# [What this exercise asks]
1. From the GEO pipeline code, reproduce the part that opens with the words containing "print(all_samples)" and closes with "list_samples = list(all_samples.keys())".
2. Condense the block of the GEO pipeline code that begins "#The series accession id for the study" into a short bulleted list that keeps its settings.

# [Study text]
- - -

In [None]:
#Importing a series of packages used throughout the pipeline
import GEOparse
import pandas as pd
import numpy as np
import os
import json
from sklearn.preprocessing import StandardScaler
from sklearn.preprocessing import quantile_transform
from sklearn.decomposition import PCA

In [None]:
#The series accession id for the study you are analyzing
geo_accession_id = "GSE54917"
#Establishing a working directory
WORKDIR = '/Users/MaayanLab/Desktop/Allie'
#Separating control and treated samples
control_samples = ['GSM1326549', 'GSM1326550', 'GSM1326551']
treated_samples = ['GSM1326552', 'GSM1326553', 'GSM1326554', 'GSM1326555']

In [None]:
#Creating a dictionary of assigned control and treated samples
def merge(control_samples, treated_samples): 
    res = {**control_samples, **treated_samples} 
    return res 
      
control_samples = { i : 'control' for i in control_samples }
treated_samples = { i : 'treated' for i in treated_samples }
all_samples = merge(control_samples, treated_samples) 
print(all_samples) 

In [None]:
#Parse the GEO data using the Accession ID
gse = GEOparse.get_GEO(geo=geo_accession_id, destdir="./")

In [None]:
#Create a list of samples to use in the development of the expression matrix
list_samples = list(all_samples.keys())
list_samples

In [None]:
#Visualization of expression matrix
pivoted_samples = gse.pivot_samples('VALUE')[list_samples]
pivoted_samples.head()

In [None]:
#Determine the total amount of probes used in the study
pivoted_samples_average = pivoted_samples.median(axis=1)
print("Number of probes before filtering: ", len(pivoted_samples_average))

- - -

# [Provided data]
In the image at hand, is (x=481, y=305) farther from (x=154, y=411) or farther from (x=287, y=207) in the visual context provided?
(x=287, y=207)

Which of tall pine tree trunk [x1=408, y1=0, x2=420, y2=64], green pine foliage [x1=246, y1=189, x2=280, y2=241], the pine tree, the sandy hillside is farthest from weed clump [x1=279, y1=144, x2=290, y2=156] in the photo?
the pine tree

- - -

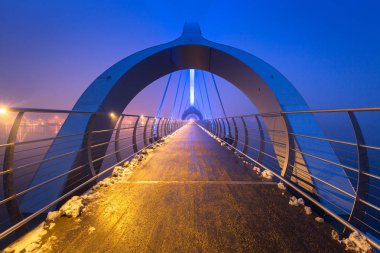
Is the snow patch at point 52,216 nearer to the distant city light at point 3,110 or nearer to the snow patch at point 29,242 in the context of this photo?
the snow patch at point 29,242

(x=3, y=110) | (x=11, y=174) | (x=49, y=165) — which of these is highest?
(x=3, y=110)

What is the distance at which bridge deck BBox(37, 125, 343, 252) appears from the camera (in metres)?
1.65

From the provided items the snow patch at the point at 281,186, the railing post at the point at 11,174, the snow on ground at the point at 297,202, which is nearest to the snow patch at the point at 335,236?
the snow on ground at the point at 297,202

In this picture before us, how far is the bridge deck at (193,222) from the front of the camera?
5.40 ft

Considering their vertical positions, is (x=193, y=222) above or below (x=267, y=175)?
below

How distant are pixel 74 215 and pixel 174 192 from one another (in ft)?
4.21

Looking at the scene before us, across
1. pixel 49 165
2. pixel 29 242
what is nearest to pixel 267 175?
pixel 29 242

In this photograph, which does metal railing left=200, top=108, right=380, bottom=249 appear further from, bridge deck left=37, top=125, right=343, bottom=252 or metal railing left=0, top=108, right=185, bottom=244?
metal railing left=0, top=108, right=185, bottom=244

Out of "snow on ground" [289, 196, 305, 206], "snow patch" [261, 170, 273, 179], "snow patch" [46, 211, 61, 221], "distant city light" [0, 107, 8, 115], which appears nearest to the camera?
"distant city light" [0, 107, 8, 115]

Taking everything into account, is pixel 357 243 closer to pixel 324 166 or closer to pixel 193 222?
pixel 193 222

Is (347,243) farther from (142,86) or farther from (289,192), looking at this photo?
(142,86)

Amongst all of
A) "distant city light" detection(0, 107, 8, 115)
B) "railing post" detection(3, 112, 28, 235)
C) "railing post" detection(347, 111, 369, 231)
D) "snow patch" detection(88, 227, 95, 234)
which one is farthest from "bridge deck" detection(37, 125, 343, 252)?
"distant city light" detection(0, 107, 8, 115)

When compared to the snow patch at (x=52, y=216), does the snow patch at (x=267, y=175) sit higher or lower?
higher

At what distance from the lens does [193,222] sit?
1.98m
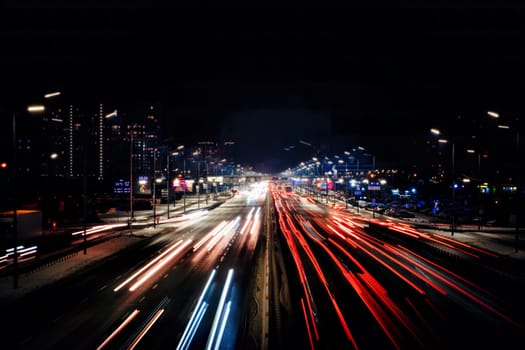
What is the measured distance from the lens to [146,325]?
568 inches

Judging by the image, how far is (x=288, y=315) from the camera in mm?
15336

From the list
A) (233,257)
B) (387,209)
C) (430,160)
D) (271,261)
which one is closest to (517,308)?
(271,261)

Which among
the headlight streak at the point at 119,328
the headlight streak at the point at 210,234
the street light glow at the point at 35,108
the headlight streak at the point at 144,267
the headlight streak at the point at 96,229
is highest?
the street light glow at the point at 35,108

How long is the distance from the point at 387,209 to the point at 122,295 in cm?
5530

- - -

# [Your written answers]
1.
print(all_samples) 

In [None]:
#Parse the GEO data using the Accession ID
gse = GEOparse.get_GEO(geo=geo_accession_id, destdir="./")

In [None]:
#Create a list of samples to use in the development of the expression matrix
list_samples = list(all_samples.keys())

2.
- Series accession ID: GSE54917
- Working directory: /Users/MaayanLab/Desktop/Allie
- Control samples: GSM1326549, GSM1326550, GSM1326551
- Treated samples: GSM1326552, GSM1326553, GSM1326554, GSM1326555